An der New Yorker Parsons Design School wird eine Forschungseinrichtung für Serious Games eröffnet. Die Direktorin Colleen Macklin hofft das Serious-Games-Genre so weiterzuverbreiten “Our goal is really to create intersections between game design, social issues and learning“. Als Partner konnte neben Microsoft und think.MTV.com auch Games for Change gewonnen werden. Die Studenten sollen so die Möglichkeit erhalten, Spiele wie “Ayiti: The Cost of Life” zu produzieren oder auch die Themen von Filme wie “Fast Food Nation” oder “Eine unbequeme Wahrheit” als Serious Game umzusetzen.
via “Noah Falstein …” vom 6. August 2007 auf thefutureoflearning.wordpress.com
Im Herbst 2009 soll in New York die erste “Games-School” eröffenet werden. An der öffentlichen Schule sollen von der 6. bis zur 12. Klasse “game design” und “game-inspired methods” gezielt angewendendet werden um den Schülern Fähigkeiten für das 21. Jahrhundert zu vermitteln.

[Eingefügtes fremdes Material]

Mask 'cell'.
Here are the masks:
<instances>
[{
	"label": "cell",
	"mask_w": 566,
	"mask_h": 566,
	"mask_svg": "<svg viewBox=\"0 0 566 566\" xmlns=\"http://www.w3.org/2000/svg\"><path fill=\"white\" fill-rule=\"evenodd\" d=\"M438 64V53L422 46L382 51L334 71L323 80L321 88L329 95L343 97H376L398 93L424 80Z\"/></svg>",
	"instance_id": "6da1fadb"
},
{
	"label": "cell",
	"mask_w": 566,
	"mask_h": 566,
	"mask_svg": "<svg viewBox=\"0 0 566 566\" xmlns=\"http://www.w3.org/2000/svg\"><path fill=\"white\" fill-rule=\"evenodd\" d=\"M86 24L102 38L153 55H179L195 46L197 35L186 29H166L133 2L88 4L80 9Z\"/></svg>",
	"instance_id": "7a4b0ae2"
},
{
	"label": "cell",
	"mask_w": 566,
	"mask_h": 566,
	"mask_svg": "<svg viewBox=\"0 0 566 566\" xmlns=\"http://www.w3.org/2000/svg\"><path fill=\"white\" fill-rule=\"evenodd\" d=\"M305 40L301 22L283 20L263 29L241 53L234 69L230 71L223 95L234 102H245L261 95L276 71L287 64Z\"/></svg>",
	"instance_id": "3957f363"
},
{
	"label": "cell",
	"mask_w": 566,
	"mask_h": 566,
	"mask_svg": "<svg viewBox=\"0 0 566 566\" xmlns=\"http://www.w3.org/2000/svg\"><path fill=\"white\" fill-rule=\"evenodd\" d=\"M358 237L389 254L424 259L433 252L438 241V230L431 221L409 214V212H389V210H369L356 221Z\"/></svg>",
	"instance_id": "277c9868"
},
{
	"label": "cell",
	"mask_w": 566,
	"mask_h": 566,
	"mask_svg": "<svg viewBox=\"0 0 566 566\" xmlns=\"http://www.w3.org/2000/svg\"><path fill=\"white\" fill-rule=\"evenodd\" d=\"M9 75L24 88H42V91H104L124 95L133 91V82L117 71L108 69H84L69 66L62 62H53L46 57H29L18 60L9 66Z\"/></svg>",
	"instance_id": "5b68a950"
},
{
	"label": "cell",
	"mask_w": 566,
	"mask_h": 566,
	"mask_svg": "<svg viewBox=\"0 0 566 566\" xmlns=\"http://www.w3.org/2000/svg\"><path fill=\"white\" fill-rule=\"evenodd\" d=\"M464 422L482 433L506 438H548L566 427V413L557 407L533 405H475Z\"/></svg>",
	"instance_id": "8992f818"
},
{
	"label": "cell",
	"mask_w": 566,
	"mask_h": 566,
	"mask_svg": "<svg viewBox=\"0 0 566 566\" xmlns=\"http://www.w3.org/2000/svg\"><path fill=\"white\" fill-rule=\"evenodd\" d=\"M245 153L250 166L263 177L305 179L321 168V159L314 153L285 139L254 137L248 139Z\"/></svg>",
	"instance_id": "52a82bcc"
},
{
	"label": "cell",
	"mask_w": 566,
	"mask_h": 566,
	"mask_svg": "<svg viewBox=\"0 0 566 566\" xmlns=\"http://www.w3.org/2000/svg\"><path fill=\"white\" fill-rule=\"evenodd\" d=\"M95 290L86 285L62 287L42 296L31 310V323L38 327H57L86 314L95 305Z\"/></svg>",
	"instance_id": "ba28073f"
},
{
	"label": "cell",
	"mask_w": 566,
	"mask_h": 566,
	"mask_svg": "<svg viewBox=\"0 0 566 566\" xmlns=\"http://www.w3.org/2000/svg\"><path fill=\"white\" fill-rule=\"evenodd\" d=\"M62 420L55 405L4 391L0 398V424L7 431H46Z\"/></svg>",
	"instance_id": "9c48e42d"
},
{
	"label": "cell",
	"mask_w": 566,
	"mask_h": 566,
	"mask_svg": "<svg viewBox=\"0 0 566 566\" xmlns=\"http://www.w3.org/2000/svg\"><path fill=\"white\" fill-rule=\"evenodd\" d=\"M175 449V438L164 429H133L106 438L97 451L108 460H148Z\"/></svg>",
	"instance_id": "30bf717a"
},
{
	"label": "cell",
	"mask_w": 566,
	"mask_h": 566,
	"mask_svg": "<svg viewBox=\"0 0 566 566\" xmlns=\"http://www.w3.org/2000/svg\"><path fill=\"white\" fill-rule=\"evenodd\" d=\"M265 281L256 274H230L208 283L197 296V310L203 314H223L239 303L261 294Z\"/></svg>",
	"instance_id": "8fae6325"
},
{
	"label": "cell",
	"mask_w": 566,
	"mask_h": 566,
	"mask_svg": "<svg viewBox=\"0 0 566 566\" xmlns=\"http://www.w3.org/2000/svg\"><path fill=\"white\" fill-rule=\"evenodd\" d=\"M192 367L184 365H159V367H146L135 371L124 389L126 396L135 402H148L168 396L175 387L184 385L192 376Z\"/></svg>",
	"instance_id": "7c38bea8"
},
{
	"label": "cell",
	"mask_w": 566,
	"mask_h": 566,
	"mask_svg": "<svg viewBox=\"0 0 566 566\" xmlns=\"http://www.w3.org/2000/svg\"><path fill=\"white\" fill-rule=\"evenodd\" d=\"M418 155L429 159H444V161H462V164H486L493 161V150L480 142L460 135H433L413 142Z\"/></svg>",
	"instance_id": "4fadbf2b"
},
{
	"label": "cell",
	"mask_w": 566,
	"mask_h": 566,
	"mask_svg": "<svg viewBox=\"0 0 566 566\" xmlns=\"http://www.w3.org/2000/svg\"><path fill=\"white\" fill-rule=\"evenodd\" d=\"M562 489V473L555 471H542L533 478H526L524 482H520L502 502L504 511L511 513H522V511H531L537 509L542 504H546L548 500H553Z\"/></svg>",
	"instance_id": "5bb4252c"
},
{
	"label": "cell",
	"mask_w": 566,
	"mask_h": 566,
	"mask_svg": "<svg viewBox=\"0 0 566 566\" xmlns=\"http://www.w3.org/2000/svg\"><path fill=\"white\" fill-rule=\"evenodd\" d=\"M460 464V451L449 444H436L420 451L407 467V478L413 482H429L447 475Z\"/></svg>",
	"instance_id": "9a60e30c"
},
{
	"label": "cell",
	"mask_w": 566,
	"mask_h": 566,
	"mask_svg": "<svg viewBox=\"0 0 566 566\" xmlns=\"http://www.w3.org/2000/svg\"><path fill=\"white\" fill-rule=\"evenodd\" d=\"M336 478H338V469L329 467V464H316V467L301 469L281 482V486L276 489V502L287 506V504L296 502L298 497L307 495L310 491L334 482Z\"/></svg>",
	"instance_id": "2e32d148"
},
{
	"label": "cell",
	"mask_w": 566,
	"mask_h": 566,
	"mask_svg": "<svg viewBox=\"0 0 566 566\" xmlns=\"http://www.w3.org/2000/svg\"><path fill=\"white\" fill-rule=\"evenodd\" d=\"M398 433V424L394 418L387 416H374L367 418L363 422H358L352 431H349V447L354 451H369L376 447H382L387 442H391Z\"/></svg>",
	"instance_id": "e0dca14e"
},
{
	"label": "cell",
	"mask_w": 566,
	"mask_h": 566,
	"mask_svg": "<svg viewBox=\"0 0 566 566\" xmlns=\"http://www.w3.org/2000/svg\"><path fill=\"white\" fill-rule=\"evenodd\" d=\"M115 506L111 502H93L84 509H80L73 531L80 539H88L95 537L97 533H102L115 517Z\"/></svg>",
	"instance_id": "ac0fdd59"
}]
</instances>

Second Life, Mission Maker, und Thinking Worlds bekommen Konkurrenz: Mit dem Slogan “The ning of of virtual worlds” wird für VastPark geworben. User erhalten mit VastPark die Möglichkeit eigene Virtuelle Welten zu erstellen und miteinander zu teilen. Das dafür notwendige Creator tool soll kostenlos heruntergeladen werden könnnen.
Derzeit befindet sich die Plattform noch in einem geschlossenem BETA-Test. Allerdings soll noch vor Weihnachten das Creater tool in einem offenen BETA-Test zur Verfügung stehen.
Neben den Social-Network-Plattform Engage.com, Friendster, hi5, Hyves, imeem, LinkedIn, MySpace, Ning, Oracle, orkut, Plaxo, Salesforce.com, Six Apart, Tianji, Viadeo, und XING will sich auch VastPark an Googles und Open Social Initiative beteiligen. Profildaten, Beziehungen zu anderen Anwendern sowie Aktivitäten der Nutzer sollen so zwischen den unterschiedlichen Plattformen ausgetauscht werden können.
So besteht auch für Bildungsinstutionen wie Universitäten und Schulen die Möglichkeit eigene Virtuelle Welten gestalten können und dabei Inhalte und Daten anderer Social-Networks zurückgreifen können.
Das Ziel ist ein 3D-Internet, das auf gemeinsamen Standards aufbaut. Obwohl es bis dahin noch zahlreiche Fragen zu lösen gibt, ist eine Grundvoraussetzung eines solchen 3D-Internet doch glasklar: Die Nutzer müssen sich frei von einer Welt zur nächsten bewegen können, ähnlich wie man dies heute zwischen Websites tut. [...] Wer sich beispielsweise in der virtuellen Version der MTV-Sendung “Pimp My Ride” ein eigenes Fahrzeug gebaut hat, sollte es auch in der Linden Lab-Welt “Second Life” vorführen können. Damit das funktioniert, muss der darunter liegende Code in beiden Welten arbeiten.